==== Records for this task ====
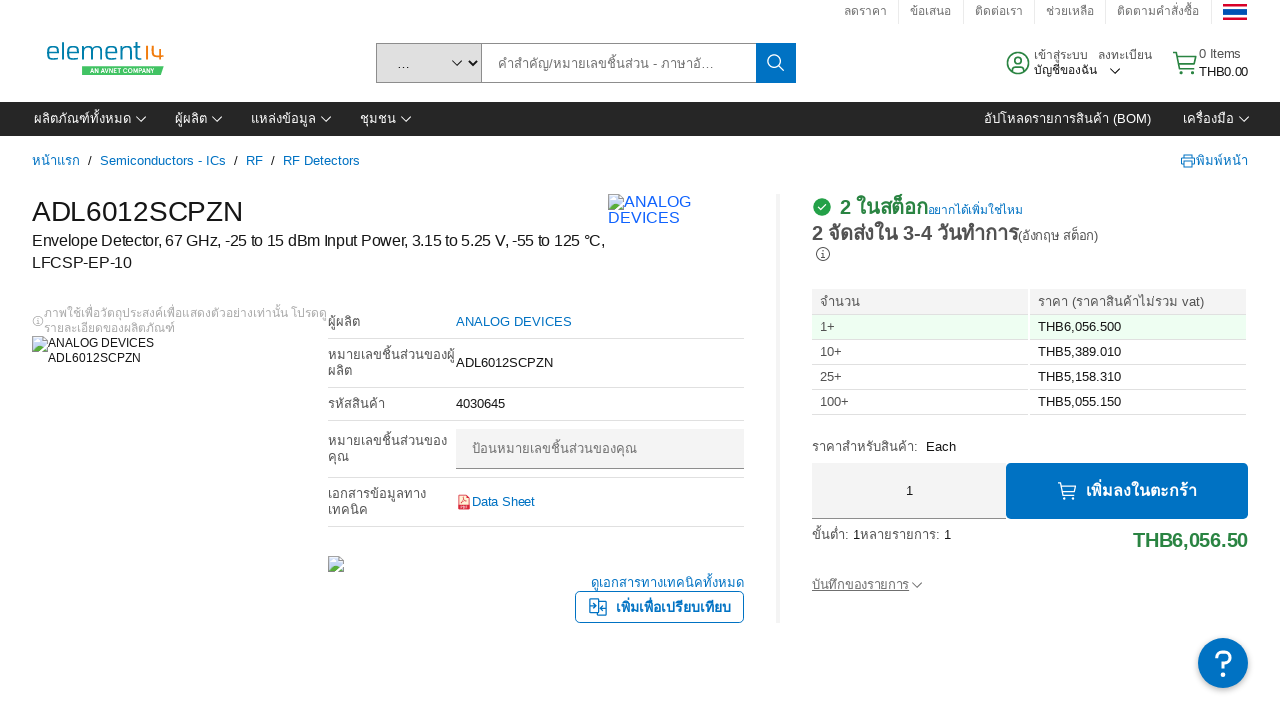

--- FILE ---
content_type: application/x-javascript;charset=utf-8
request_url: https://smetrics.element14.com/id?d_visid_ver=5.5.0&d_fieldgroup=A&mcorgid=106315F354E6D5430A4C98A4%40AdobeOrg&mid=83257609109396306484921320618247397799&ts=1769755675240
body_size: -40
content:
{"mid":"83257609109396306484921320618247397799"}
====
If any image appears in the entries, omit it and return the rest verbatim.

--- FILE ---
content_type: application/x-javascript;charset=utf-8
request_url: https://smetrics.element14.com/id?d_visid_ver=5.5.0&d_fieldgroup=A&mcorgid=106315F354E6D5430A4C98A4%40AdobeOrg&mid=83257609109396306484921320618247397799&ts=1769755675240
body_size: -40
content:
{"mid":"83257609109396306484921320618247397799"}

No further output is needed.